Let's face it. Dependence on health insurance is over the top. Do you really need to pay an insurance carrier to cover expenditures less than $500? If so, you have bigger issues of concern.
Some medical practices are limiting or even refusing insurance payments in favor of cash paid direct by the patient.
Lower overhead is a benefit. Easy access to health care is another.
Though data on private practices is scanty, a new survey of 13,575 doctors from around the country by The Physicians Foundation found that over the next one to three years, more than 50 percent plan to take steps that reduce patient access to their services, and nearly 7 percent plan to switch to cash-only or concierge practices, in which patients pay an annual fee or retainer in addition to other fees.NY Times, "When doctors refuse insurance"
But, but, but what about all those newly insured patients with their shiny new Obamacare cards?

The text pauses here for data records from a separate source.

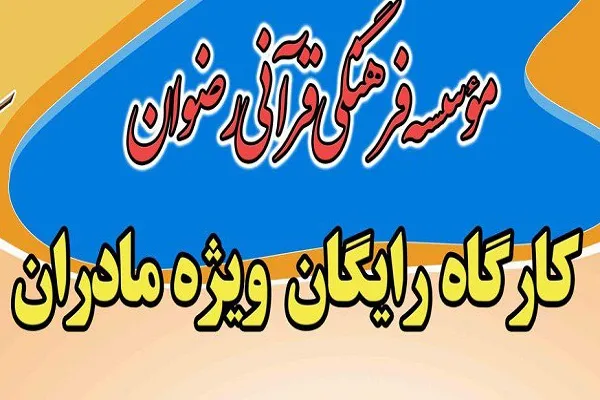 کارگاه «ادبیات گفتگو با کودک و تأثیر آن در تربیت» تشکیل می‌شود
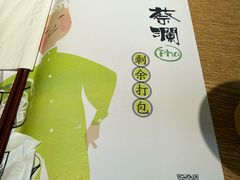 -蔡澜Pho·越南粉餐厅(海上世界店)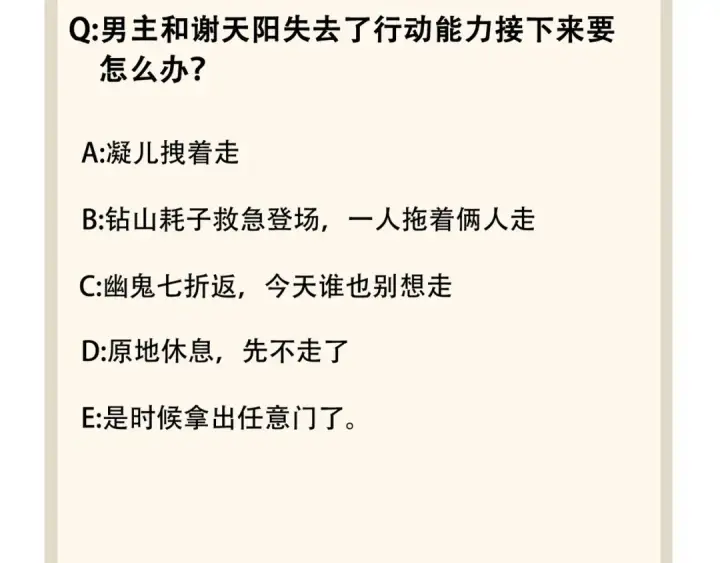 《魔皇大管家》第71话 凝儿的选择是...图85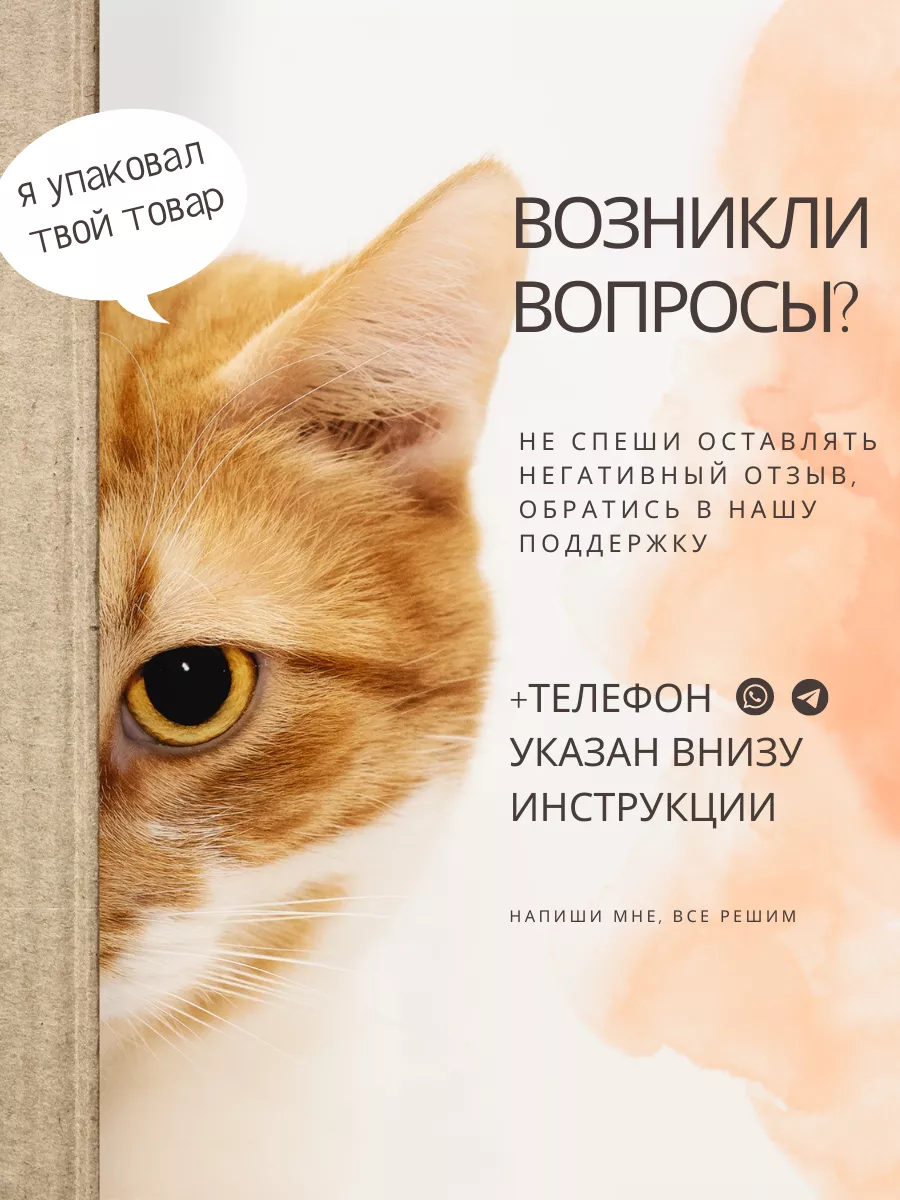 Римские шторы на окна ширина 43 см Sola 21275051 купить за 2 902 ₽ в  интернет-магазине Wildberries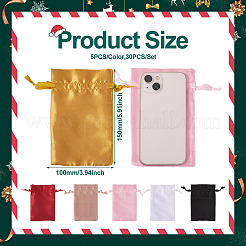 30 шт. 6-х цветные прямоугольные атласные подарочные упаковочные мешочки с завязками&nbsp;ABAG-BT0001-04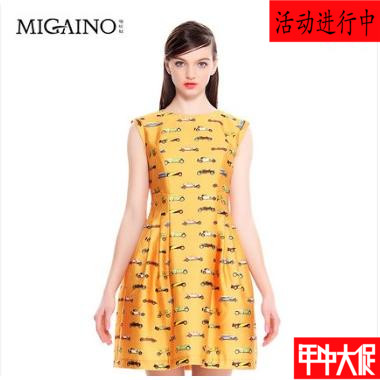  Vêtement de sport pour femme MIGAINO - Ref 519120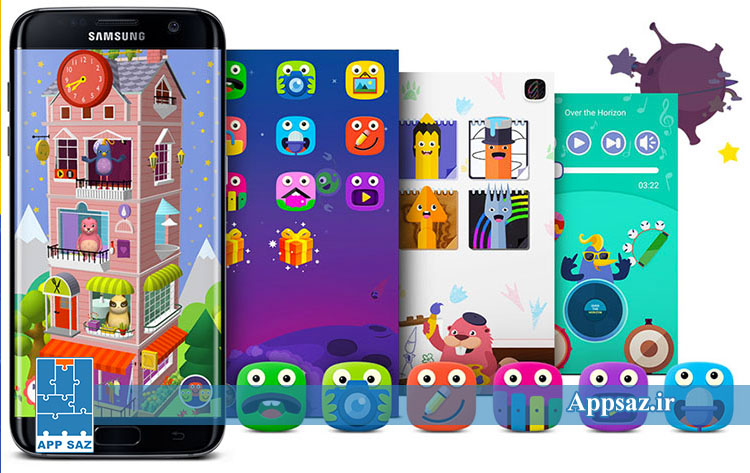 ساخت اپلیکیشن موبایل برای بچه ها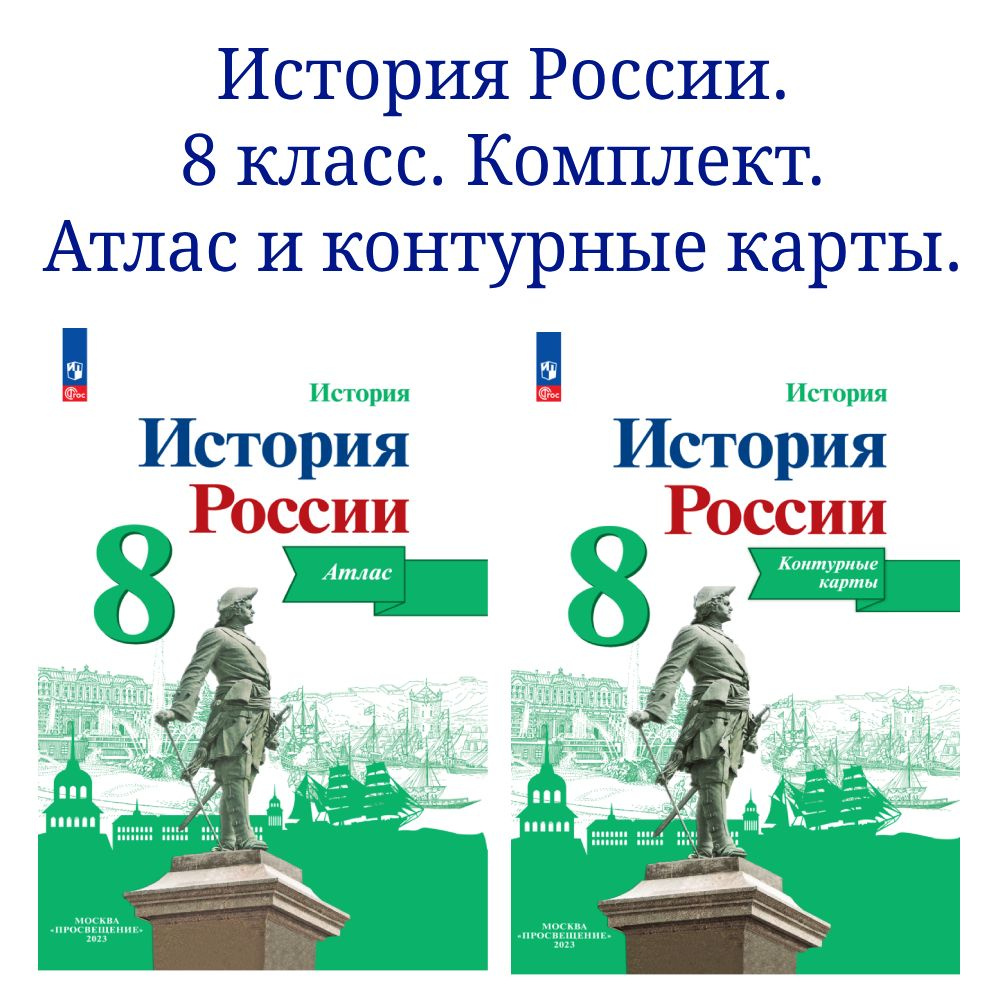 История России. 8 класс. Комплект Атлас и контурные карты | Курукин ...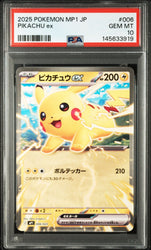 Graded 2025 Pokemon MP1 Japanese Pikachu Ex #006 Start Deck Battle Collection Trading Card Game PSA 10 Gem Mint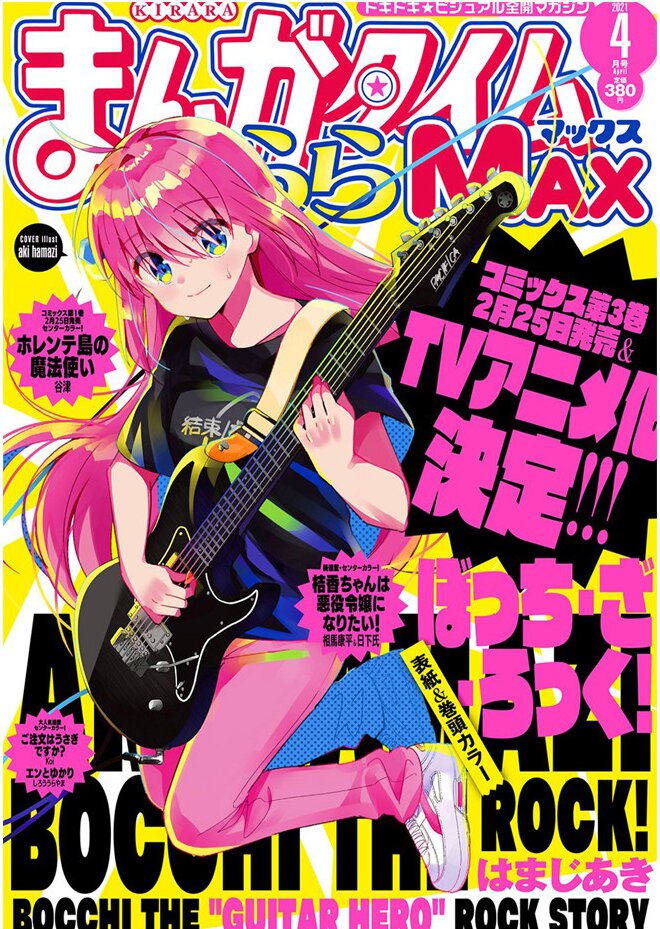 Плакати А3 Bocchi the Rock / Самітниця-рокерка! 011
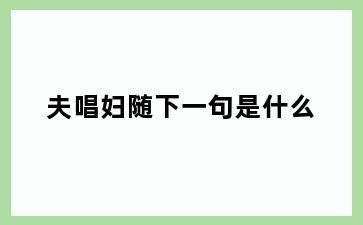 夫唱妇随下一句是什么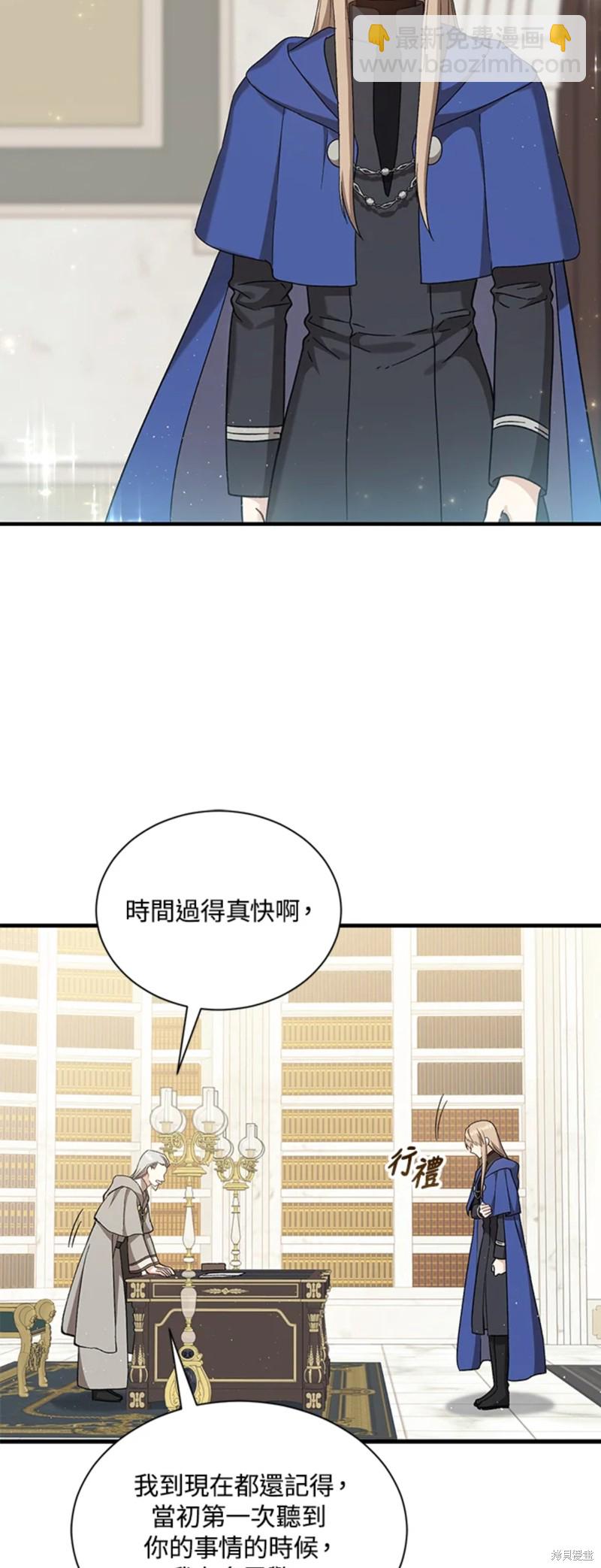 第27话2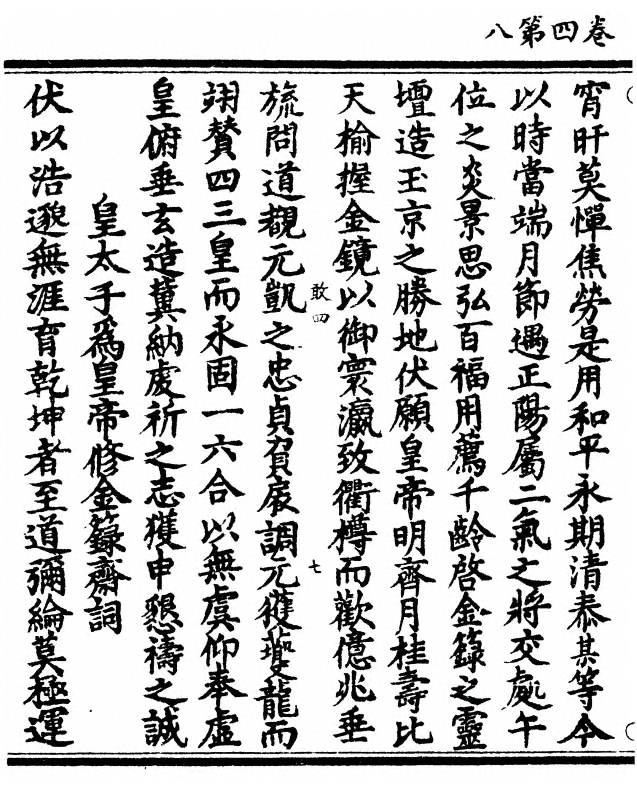 p. 102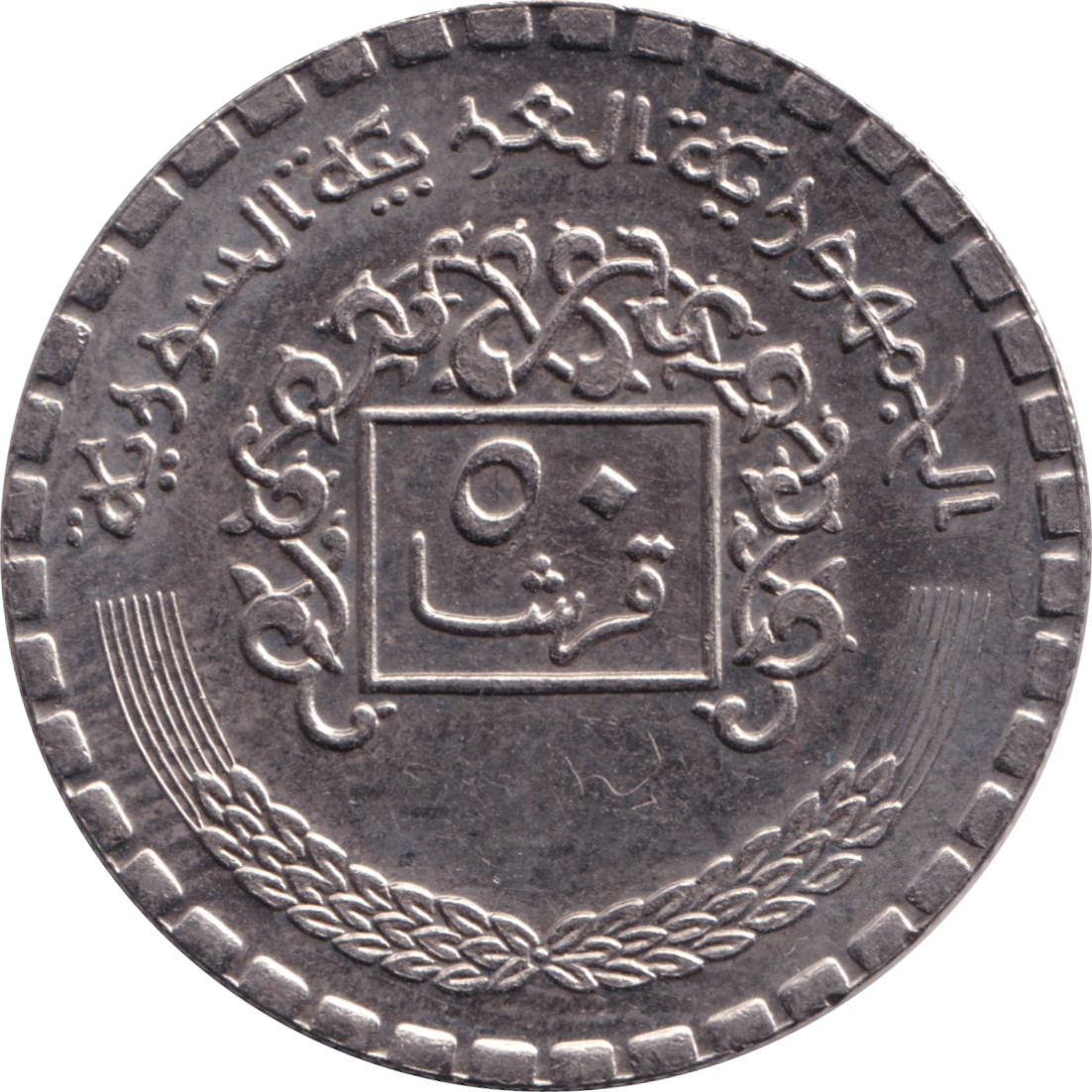 50 piastres - République arabe - Type 3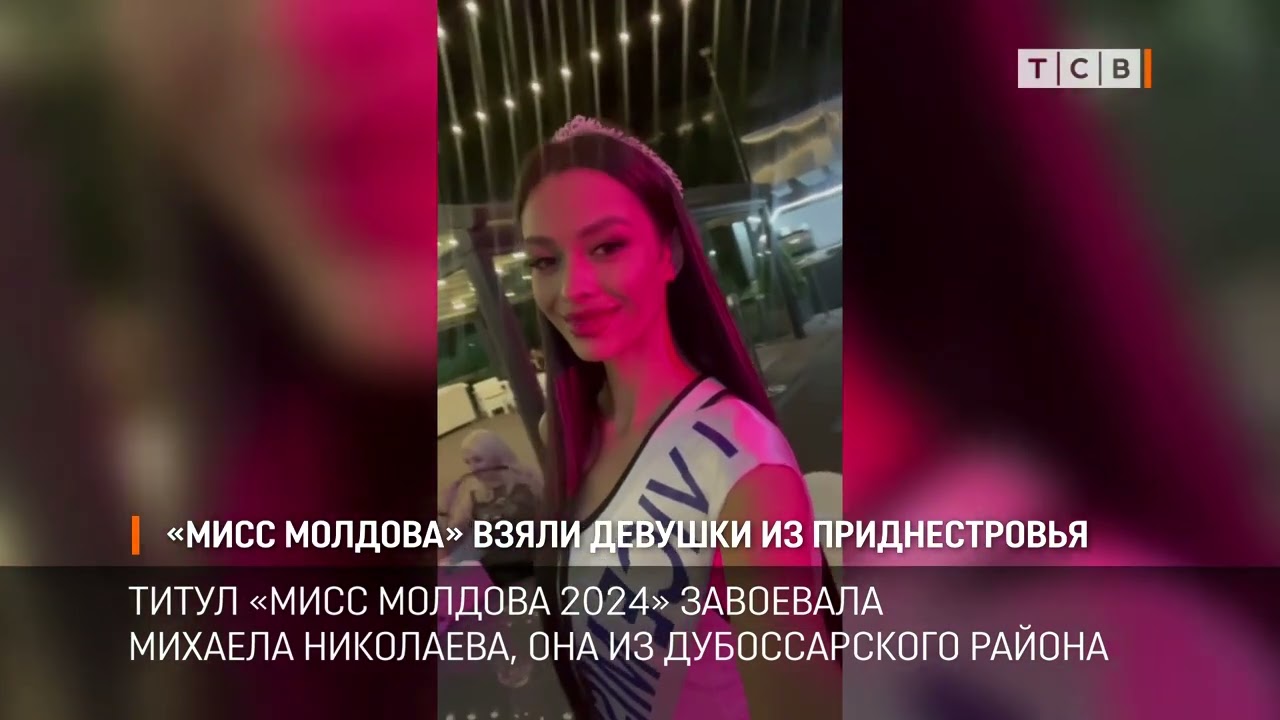 «Мисс Молдова» взяли девушки из Приднестровья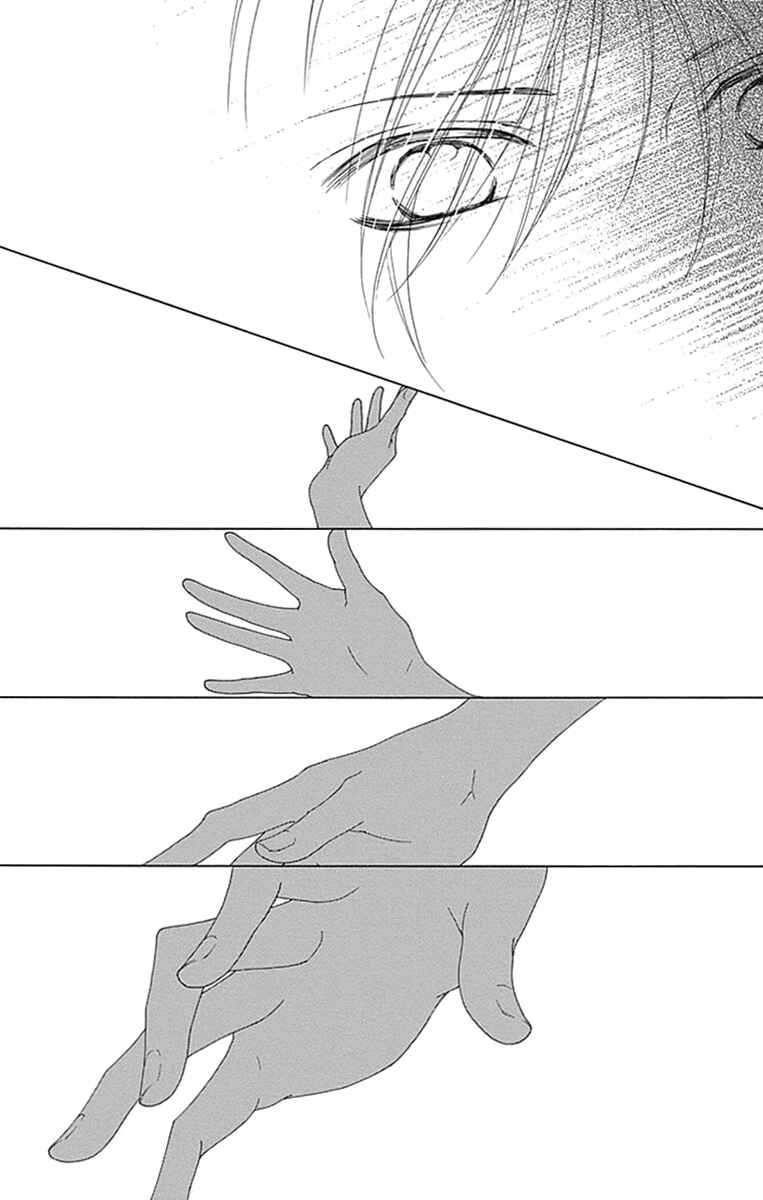 Page 29 Chapter 18 Aruitou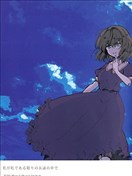 只要在我还是我的永远之中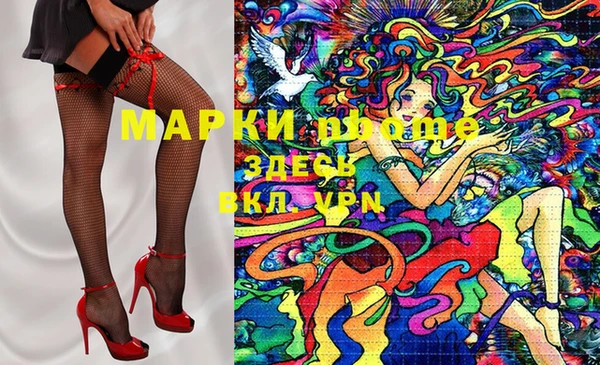 молекула духа Алексеевка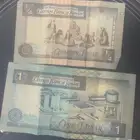 عمله كويتيه تراث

Cash-only practices may exacerbate the access problem. Since her doctor stopped accepting her insurance, Kathryn Vanasek, 43, a mother of two in Manhattan, hasn’t been back for a checkup or preventive screenings, relying on a new walk-in clinic for urgent problems like an ear infection.
Her annual physical would cost at least $250 out of pocket, Ms. Vanasek said, but she would not get any money back from her insurer until she met the deductible.
How is that possible?
All legitimate major medical plans were required to offer "free" preventive checkup beginning over a year ago.
Will the concept of cash only doc's continue to grow as projected? Time will tell.